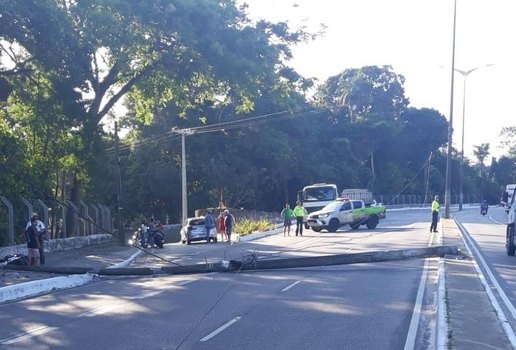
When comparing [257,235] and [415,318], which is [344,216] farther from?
[415,318]

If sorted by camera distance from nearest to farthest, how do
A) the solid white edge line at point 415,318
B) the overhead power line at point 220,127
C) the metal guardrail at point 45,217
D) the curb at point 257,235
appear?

Task directions:
Copy out the entries verbatim and leave the images out.

The output:
When comparing [257,235] and [415,318], which is [344,216] farther from?
[415,318]

If sorted by camera distance from nearest to farthest, how do
A) the solid white edge line at point 415,318
B) the overhead power line at point 220,127
C) the metal guardrail at point 45,217
D) the curb at point 257,235
appear?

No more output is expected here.